В начале сентября из цокольного этажа был извлечен большой плоский сундук, и мать у нас на глазах принялась складывать в него платья, туфли, кружева, английскую литературу, карты, а также всякие предметы и приспособления, которых, говорила она, на Востоке скорее всего не сыщешь, даже ненужные, с нашей точки зрения, шерстяные вещи вечерами в Сингапуре, объяснила она, часто бывает «свежо». По ее указке Рэчел вслух зачитывала из «Бедекера» о ландшафте и автобусном сообщении, о том, как по-тамошнему будет «Хватит!», «Еще» и «Далеко ли отсюда до?». Мы декламировали эти фразы с типично восточным, как нам представлялось, акцентом.

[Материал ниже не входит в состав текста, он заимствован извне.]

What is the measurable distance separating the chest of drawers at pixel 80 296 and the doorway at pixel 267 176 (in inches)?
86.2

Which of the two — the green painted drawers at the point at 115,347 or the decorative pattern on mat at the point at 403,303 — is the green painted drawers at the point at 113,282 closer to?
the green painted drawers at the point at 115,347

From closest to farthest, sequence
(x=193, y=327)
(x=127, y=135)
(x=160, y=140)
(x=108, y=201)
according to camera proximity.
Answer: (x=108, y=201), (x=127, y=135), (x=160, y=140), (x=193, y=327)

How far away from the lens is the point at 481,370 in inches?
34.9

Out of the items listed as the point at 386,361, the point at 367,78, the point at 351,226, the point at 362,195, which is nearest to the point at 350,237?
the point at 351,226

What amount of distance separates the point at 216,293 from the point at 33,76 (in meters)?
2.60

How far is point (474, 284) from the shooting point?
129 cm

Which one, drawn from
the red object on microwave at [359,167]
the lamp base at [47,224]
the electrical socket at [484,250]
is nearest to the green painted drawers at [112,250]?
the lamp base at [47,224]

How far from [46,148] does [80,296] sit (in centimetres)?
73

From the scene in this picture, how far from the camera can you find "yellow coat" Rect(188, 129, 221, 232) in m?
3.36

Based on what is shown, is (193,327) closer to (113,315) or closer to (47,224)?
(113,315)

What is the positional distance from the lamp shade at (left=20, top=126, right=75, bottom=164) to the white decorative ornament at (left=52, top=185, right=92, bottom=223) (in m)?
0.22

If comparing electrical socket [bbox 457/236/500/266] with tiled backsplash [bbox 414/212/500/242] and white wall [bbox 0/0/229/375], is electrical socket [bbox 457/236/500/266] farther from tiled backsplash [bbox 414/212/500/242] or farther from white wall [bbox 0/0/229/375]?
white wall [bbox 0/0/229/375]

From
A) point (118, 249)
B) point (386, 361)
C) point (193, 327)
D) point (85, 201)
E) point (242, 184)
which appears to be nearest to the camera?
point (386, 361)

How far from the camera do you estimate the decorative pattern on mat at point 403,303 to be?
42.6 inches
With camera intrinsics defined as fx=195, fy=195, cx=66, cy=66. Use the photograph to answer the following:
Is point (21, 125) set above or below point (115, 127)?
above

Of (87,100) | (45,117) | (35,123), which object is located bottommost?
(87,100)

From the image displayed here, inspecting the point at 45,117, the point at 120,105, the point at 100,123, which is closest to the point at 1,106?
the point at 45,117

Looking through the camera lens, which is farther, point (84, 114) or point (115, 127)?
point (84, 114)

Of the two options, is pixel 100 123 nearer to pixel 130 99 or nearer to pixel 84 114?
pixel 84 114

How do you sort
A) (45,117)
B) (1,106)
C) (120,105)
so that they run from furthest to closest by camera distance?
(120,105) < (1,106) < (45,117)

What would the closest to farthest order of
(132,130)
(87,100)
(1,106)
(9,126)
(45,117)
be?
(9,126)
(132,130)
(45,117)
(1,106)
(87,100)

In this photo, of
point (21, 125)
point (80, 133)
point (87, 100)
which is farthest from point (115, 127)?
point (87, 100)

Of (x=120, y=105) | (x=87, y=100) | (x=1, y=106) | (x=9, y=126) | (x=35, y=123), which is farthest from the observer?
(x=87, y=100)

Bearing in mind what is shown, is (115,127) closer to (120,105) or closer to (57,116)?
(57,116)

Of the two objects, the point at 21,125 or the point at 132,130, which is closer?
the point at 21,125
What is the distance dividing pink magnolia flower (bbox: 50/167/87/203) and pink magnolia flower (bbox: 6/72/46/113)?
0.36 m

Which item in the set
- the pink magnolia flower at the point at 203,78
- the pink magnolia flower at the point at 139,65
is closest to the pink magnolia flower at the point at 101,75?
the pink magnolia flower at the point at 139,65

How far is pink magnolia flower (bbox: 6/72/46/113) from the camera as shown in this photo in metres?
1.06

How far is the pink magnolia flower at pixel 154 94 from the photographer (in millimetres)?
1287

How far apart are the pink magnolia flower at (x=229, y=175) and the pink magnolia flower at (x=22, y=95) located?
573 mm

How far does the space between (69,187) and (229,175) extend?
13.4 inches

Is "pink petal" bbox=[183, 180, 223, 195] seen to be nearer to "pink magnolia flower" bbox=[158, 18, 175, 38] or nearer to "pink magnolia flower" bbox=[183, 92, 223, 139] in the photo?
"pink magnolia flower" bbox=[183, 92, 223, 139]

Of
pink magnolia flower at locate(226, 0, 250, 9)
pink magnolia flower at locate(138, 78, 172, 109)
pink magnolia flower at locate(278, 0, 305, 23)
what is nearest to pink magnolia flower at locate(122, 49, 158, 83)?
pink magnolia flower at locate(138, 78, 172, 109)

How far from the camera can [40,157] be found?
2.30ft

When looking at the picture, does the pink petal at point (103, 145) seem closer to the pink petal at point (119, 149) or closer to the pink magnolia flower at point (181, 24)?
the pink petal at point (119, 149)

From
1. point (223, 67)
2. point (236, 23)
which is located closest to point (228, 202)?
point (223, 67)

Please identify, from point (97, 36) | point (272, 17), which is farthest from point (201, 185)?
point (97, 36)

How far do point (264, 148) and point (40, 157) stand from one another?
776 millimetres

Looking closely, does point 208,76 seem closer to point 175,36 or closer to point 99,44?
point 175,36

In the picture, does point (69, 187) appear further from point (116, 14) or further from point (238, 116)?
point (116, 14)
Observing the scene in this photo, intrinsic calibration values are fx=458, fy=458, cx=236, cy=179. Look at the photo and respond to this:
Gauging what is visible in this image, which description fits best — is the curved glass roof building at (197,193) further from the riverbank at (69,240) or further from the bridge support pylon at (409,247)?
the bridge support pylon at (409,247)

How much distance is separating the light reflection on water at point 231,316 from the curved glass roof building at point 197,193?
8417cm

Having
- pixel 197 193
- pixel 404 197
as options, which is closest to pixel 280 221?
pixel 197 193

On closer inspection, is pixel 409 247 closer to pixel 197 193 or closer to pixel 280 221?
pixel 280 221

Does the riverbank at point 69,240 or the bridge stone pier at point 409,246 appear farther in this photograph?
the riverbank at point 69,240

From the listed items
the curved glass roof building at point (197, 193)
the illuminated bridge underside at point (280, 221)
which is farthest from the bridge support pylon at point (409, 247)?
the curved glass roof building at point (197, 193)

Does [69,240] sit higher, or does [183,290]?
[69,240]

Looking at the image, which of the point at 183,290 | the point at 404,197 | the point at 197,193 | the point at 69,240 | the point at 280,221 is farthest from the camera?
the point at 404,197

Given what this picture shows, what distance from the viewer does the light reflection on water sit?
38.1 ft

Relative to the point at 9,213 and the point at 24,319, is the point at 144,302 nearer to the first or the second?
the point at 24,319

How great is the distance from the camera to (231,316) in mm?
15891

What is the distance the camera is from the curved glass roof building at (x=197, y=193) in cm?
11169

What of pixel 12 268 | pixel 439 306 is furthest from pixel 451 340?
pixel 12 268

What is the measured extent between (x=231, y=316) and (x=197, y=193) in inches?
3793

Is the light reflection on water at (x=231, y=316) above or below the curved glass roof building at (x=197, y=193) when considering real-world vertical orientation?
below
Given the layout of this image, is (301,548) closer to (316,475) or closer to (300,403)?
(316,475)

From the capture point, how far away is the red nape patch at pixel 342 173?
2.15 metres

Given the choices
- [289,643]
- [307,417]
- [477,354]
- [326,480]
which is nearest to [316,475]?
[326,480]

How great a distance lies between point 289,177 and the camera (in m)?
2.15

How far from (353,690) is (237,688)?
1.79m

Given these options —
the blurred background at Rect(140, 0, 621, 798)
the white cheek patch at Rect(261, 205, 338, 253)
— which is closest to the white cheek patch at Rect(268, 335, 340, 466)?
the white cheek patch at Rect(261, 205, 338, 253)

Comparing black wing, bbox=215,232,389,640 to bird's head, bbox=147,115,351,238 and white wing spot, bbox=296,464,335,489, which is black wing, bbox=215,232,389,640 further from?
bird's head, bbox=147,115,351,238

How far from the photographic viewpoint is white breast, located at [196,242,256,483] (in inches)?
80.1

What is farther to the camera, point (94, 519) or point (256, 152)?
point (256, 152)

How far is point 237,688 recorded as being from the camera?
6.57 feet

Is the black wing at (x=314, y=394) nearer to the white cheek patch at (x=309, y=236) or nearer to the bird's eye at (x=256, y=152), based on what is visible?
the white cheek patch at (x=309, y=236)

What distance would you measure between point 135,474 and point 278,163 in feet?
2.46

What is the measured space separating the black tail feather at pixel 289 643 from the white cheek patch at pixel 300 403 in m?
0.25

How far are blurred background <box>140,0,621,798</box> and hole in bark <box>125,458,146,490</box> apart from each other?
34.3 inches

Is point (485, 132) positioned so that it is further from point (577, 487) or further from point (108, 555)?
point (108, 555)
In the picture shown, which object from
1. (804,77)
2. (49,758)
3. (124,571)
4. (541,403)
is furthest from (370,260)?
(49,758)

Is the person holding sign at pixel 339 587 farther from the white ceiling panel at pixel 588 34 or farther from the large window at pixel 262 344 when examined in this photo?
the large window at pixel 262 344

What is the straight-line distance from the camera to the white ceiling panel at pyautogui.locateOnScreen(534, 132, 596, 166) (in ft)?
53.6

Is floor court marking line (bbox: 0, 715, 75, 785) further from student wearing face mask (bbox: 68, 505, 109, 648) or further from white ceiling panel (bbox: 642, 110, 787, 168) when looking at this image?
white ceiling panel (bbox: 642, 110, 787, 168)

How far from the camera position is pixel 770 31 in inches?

Возможно, матери казалось, что обстоятельное, медитативное складывание вещей в большой сундук не обострит в нас чувство обездоленности, а, напротив, убедит в целесообразности ее отъезда. Мы бы, наверное, не удивились, если бы она и сама улеглась в тот черный деревянный сундук с латунными уголками, похожий на гроб, и ее от нас увезли. Акт упаковывания растянулся на несколько дней медленный процесс, зловещий и нескончаемый, как рассказ про привидения. Мать готовилась пресуществиться. Ее утягивало за собой нечто, нам невидимое. Возможно, Рэчел воспринимала это иначе. Она была на год с лишним старше. Возможно, ей это казалось слишком театральным. Но для меня акт постоянного передумывания и перекладывания символизировал необратимое исчезновение. До отъезда матери мы отсиживались в нашем доме-берлоге. Всего несколько раз вышли прогуляться по набережной. Мать сказала, что в ближайшие недели ей и так предстоит слишком много передвигаться.